Salaire, sens au travail… qu’attendent les jeunes diplômés des entreprises ?

Etienne Gless Publié le
Salaire, sens au travail… qu’attendent les jeunes diplômés des entreprises ?
En 2022, la rémunération est le premier critère de choix d'un employeur pour les étudiants et jeunes diplômés, selon un sondage Toluna Harris interactive auprès de plus de 10.000 étudiants et jeunes diplômés pour l’Etudiant et Epoka. // ©  Standret/Adobe stock
Pour attirer étudiants et jeunes diplômés de grandes écoles et universités, les entreprises doivent proposer des rémunérations attractives, un cadre de travail agréable et des missions utiles, en phase avec les grands enjeux du moment. C’est l’enseignement principal du sondage Toluna Harris interactive auprès de plus de 10.000 étudiants et jeunes diplômés pour l’Etudiant et Epoka, source du classement 2022-2023 des entreprises préférées des étudiants et jeunes diplômés.

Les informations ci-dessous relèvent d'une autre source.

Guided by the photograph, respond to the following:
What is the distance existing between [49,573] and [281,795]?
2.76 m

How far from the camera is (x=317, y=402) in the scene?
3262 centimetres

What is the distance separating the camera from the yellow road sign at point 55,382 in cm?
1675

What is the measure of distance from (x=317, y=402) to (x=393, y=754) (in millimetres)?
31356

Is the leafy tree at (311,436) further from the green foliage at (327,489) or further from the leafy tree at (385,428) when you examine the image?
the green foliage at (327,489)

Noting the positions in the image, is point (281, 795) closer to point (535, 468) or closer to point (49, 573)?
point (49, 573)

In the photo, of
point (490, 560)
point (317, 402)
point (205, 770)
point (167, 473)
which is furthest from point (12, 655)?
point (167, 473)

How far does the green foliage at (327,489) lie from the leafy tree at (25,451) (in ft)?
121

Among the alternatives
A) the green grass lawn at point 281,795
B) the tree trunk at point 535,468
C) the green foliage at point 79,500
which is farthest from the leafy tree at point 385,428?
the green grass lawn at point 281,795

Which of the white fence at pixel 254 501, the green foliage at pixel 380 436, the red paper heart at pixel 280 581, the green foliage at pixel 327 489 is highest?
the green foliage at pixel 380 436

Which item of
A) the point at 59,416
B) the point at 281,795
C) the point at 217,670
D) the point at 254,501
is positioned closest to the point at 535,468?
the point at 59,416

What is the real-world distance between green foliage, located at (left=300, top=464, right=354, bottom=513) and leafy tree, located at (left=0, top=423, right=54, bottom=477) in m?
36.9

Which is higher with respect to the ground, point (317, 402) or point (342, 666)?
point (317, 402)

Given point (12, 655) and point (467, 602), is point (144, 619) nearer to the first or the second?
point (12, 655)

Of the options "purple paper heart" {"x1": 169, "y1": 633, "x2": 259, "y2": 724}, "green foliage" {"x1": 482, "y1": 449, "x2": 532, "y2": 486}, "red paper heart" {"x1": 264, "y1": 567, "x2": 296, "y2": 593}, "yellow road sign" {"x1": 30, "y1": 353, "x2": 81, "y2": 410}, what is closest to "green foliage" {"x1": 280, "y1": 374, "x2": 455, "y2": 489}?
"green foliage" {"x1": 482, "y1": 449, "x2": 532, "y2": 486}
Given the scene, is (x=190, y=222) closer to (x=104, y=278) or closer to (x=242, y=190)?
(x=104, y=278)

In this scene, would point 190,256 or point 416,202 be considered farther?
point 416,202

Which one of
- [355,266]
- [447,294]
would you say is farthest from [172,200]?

En 2022, être bien payé est devenu le critère d’attractivité numéro 1 des étudiants et jeunes diplômés de grandes écoles pour travailler dans une entreprise. "Le salaire est pour la première fois en dix ans d’étude de loin le premier critère de choix d’une entreprise, constate Alain Damond, directeur associé chargé de la marque employeur chez l'agence Epoka. Le sens arrive en deuxième position et la RSE [responsabilité sociale des entreprises] loin derrière…"

La rémunération, premier critère de choix d'un employeur chez les jeunes

Et de fait, 83% des étudiants et jeunes diplômés de grandes écoles et universités interrogés par Toluna Harris interactive placent la rémunération et les avantages sociaux comme leur premier critère de choix d'une entreprise. Avant même l’intérêt du travail et des projets proposés (73%).

En 2021, ces deux critères étaient à égalité. "Lors d’une embauche la rémunération reste le premier sujet de préoccupation et c’est bien normal en période d'inflation, estime aussi Benoît Serre, DRH du groupe L'Oréal et vice-président de l’Association nationale des DRH (ANDRH). J’ai beaucoup entendu que ce serait le sens, l’engagement environnemental… Ces préoccupations sont vraies mais elles arrivent après."

Lors d'une embauche la rémunération reste le premier sujet de préoccupation et c’est bien normal en période d'inflation. (B. Serre, L'Oréal)

Deux éléments de conjoncture peuvent expliquer cette importance accrue donnée à la rémunération : le plein emploi sur le marché cadres et l'inflation. Sûrs de leur valeur, les jeunes diplômés de grandes écoles de commerce comme d’ingénieurs comptent bien monnayer cher leurs connaissances et compétences.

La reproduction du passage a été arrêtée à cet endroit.